Images should be left out, and everything else in the listing reproduced exactly.

#### INPUT DATA:
_ _ _ _ _ _ _

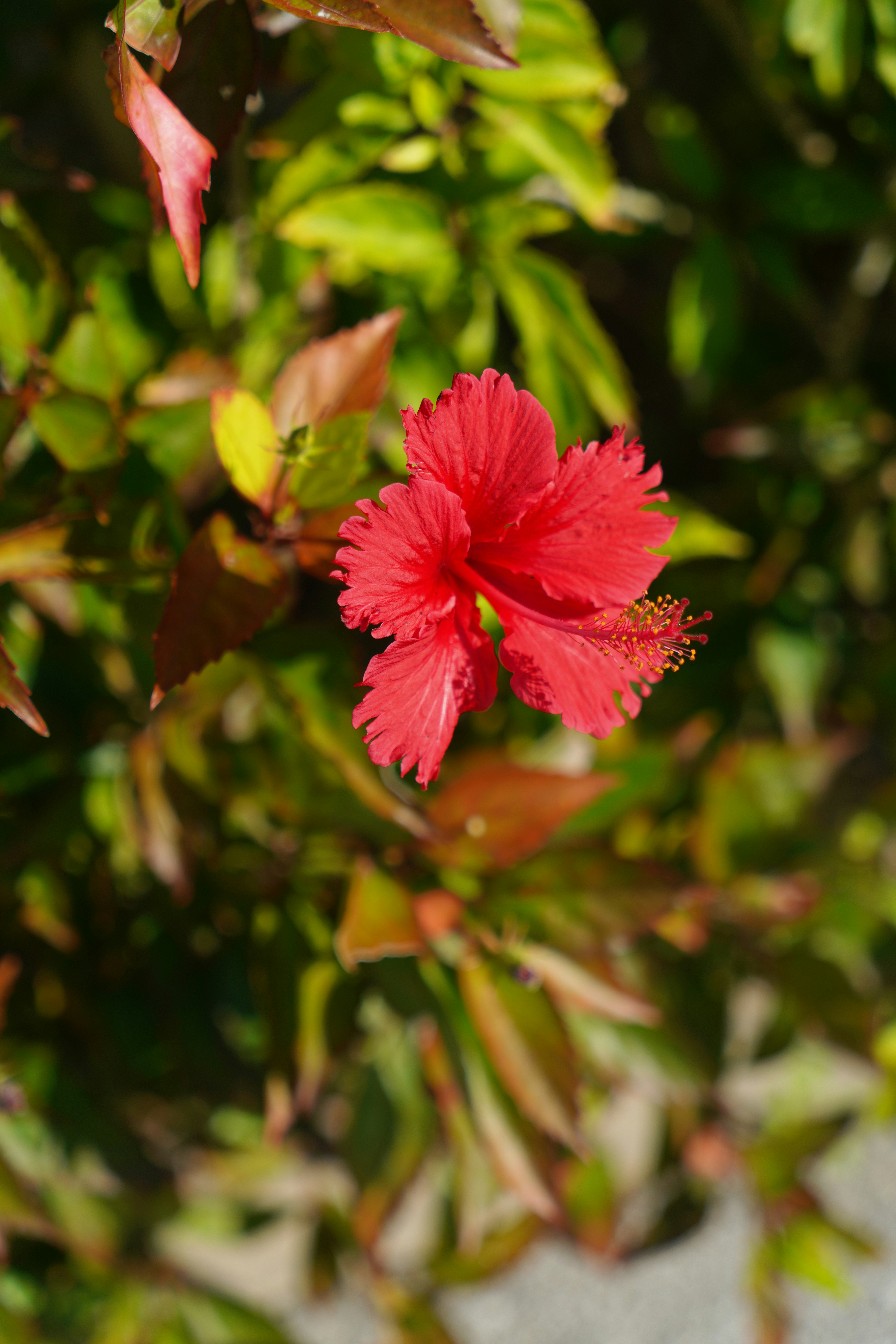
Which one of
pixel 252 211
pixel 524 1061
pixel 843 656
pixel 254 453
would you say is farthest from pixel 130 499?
pixel 843 656

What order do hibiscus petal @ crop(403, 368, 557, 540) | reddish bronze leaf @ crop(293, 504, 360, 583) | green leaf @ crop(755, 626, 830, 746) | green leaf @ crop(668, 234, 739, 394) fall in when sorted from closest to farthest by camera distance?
hibiscus petal @ crop(403, 368, 557, 540), reddish bronze leaf @ crop(293, 504, 360, 583), green leaf @ crop(668, 234, 739, 394), green leaf @ crop(755, 626, 830, 746)

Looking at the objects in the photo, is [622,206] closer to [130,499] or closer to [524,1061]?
[130,499]

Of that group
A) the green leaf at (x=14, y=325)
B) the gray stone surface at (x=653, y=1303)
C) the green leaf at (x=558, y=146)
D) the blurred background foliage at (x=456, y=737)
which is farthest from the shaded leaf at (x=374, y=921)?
the gray stone surface at (x=653, y=1303)

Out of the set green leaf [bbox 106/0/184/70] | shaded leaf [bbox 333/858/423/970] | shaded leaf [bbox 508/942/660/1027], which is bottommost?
shaded leaf [bbox 508/942/660/1027]

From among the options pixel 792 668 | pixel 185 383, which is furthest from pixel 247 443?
pixel 792 668

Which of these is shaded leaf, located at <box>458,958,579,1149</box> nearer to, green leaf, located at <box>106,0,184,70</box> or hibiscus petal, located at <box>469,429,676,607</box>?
hibiscus petal, located at <box>469,429,676,607</box>

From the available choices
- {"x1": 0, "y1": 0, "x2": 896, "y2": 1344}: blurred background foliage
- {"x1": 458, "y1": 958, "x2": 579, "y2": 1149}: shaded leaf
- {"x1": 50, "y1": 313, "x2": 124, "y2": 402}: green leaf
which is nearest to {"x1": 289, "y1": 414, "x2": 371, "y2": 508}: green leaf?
{"x1": 0, "y1": 0, "x2": 896, "y2": 1344}: blurred background foliage

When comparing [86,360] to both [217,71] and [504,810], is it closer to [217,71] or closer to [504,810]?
[217,71]
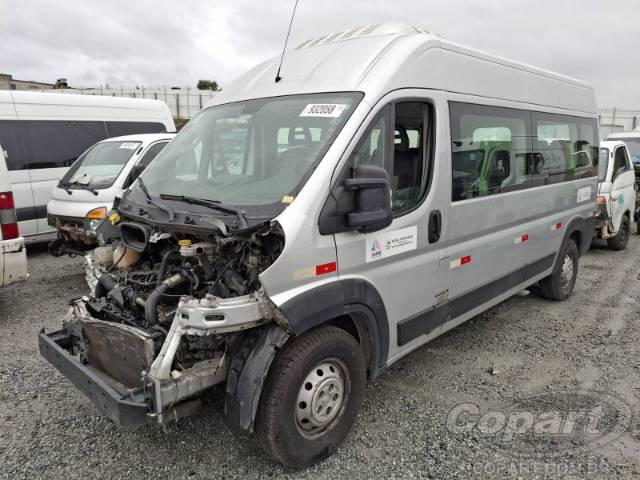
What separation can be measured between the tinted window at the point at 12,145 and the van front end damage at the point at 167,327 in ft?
19.1

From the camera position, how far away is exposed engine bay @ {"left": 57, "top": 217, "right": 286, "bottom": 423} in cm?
246

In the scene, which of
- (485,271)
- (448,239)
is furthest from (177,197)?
(485,271)

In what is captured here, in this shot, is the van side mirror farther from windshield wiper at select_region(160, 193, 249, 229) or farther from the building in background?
the building in background

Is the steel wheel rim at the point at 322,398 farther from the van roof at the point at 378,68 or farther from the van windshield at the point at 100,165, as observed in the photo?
the van windshield at the point at 100,165

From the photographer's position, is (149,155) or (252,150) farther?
(149,155)

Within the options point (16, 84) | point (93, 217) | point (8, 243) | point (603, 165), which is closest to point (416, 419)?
point (8, 243)

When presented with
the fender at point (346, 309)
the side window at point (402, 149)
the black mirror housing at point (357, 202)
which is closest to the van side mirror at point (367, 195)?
the black mirror housing at point (357, 202)

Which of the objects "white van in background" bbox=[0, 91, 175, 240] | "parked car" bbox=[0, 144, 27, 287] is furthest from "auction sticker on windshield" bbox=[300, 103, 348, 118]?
"white van in background" bbox=[0, 91, 175, 240]

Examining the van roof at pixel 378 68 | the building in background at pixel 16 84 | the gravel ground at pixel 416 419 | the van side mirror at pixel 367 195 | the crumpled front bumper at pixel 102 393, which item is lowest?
the gravel ground at pixel 416 419

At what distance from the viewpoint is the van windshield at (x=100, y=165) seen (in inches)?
279

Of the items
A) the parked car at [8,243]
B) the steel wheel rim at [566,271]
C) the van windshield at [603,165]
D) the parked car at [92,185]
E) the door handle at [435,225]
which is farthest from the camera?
the van windshield at [603,165]

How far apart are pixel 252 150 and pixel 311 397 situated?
1.57 metres

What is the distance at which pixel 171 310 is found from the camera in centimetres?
290

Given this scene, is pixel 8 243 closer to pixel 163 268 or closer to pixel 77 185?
pixel 77 185
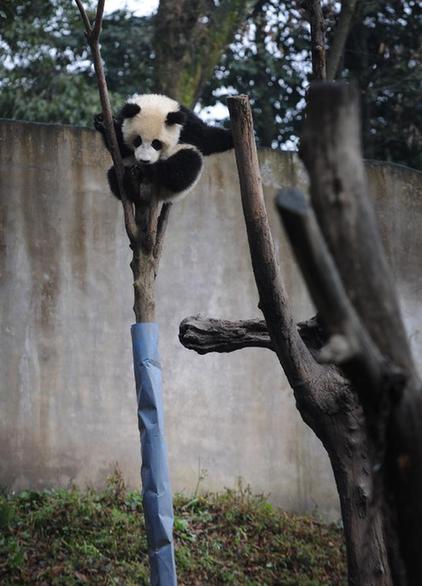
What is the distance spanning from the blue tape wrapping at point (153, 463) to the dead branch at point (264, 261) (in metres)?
0.83

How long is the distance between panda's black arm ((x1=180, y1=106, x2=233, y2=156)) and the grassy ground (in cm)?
239

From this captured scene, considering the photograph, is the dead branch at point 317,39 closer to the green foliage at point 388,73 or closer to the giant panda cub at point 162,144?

_ _ _ _ _ _ _

#### FULL OUTPUT:
Which one of
pixel 252 211
pixel 524 1061
pixel 843 656
pixel 254 453
would you say is farthest from pixel 130 499?
pixel 843 656

What order do hibiscus petal @ crop(403, 368, 557, 540) | reddish bronze leaf @ crop(293, 504, 360, 583) | green leaf @ crop(755, 626, 830, 746) | green leaf @ crop(668, 234, 739, 394) fall in when sorted from closest to farthest by camera distance?
hibiscus petal @ crop(403, 368, 557, 540), reddish bronze leaf @ crop(293, 504, 360, 583), green leaf @ crop(668, 234, 739, 394), green leaf @ crop(755, 626, 830, 746)

Looking at the objects in the photo, is [622,206] closer to [130,499] or closer to [524,1061]?
[130,499]

Of that group
A) the green leaf at (x=14, y=325)
B) the gray stone surface at (x=653, y=1303)
C) the green leaf at (x=558, y=146)
D) the blurred background foliage at (x=456, y=737)
which is farthest from the shaded leaf at (x=374, y=921)?
the gray stone surface at (x=653, y=1303)

Out of the set green leaf [bbox 106/0/184/70] | shaded leaf [bbox 333/858/423/970] | shaded leaf [bbox 508/942/660/1027], which is bottommost?
shaded leaf [bbox 508/942/660/1027]

From among the options pixel 792 668 | pixel 185 383, which is furthest from pixel 247 443?
pixel 792 668

Which of these is shaded leaf, located at <box>458,958,579,1149</box> nearer to, green leaf, located at <box>106,0,184,70</box> or hibiscus petal, located at <box>469,429,676,607</box>?
hibiscus petal, located at <box>469,429,676,607</box>

From the available choices
- {"x1": 0, "y1": 0, "x2": 896, "y2": 1344}: blurred background foliage
- {"x1": 458, "y1": 958, "x2": 579, "y2": 1149}: shaded leaf
- {"x1": 50, "y1": 313, "x2": 124, "y2": 402}: green leaf
which is nearest to {"x1": 289, "y1": 414, "x2": 371, "y2": 508}: green leaf?
{"x1": 0, "y1": 0, "x2": 896, "y2": 1344}: blurred background foliage

When comparing [86,360] to both [217,71] and [504,810], is it closer to [217,71] or closer to [504,810]?
[217,71]
What separation can be measured between the tinted window at the point at 12,145 and the van front end damage at the point at 167,327 in ft?
19.1

From the camera position, how far away is exposed engine bay @ {"left": 57, "top": 217, "right": 286, "bottom": 423} in cm?
246

In the scene, which of
- (485,271)
- (448,239)
is furthest from (177,197)?
(485,271)

In what is captured here, in this shot, is the van side mirror farther from windshield wiper at select_region(160, 193, 249, 229) or farther from the building in background?
the building in background

Is the steel wheel rim at the point at 322,398 farther from the van roof at the point at 378,68 or farther from the van windshield at the point at 100,165, as observed in the photo?
the van windshield at the point at 100,165

From the photographer's position, is (149,155) or (252,150) farther?
(149,155)

Within the options point (16, 84) | point (93, 217) | point (8, 243) | point (603, 165), which is closest to point (416, 419)?
point (8, 243)

When presented with
the fender at point (346, 309)
the side window at point (402, 149)
the black mirror housing at point (357, 202)
which is closest to the van side mirror at point (367, 195)?
the black mirror housing at point (357, 202)

Which of the objects "white van in background" bbox=[0, 91, 175, 240] | "parked car" bbox=[0, 144, 27, 287] is furthest from "auction sticker on windshield" bbox=[300, 103, 348, 118]?
"white van in background" bbox=[0, 91, 175, 240]

Examining the van roof at pixel 378 68 | the building in background at pixel 16 84 | the gravel ground at pixel 416 419 | the van side mirror at pixel 367 195 | the crumpled front bumper at pixel 102 393, which item is lowest?
the gravel ground at pixel 416 419

At what distance from the viewpoint is the van windshield at (x=100, y=165) seen (in inches)?
279

Of the items
A) the parked car at [8,243]
B) the steel wheel rim at [566,271]
C) the van windshield at [603,165]
D) the parked car at [92,185]
E) the door handle at [435,225]
which is farthest from the camera?
the van windshield at [603,165]

How far apart are pixel 252 150 and pixel 311 397 situated?
1.57 metres

What is the distance at which pixel 171 310 is found from the camera in centimetres?
290

Given this scene, is pixel 8 243 closer to pixel 163 268 or closer to pixel 77 185?
pixel 77 185
What is the distance spanning from the blue tape wrapping at point (153, 463) to the dead branch at point (264, 261) (in metres)?
0.83

How long is the distance between panda's black arm ((x1=180, y1=106, x2=233, y2=156)) and the grassy ground (in cm)?
239

From this captured scene, considering the photograph, is the dead branch at point 317,39 closer to the green foliage at point 388,73 or closer to the giant panda cub at point 162,144?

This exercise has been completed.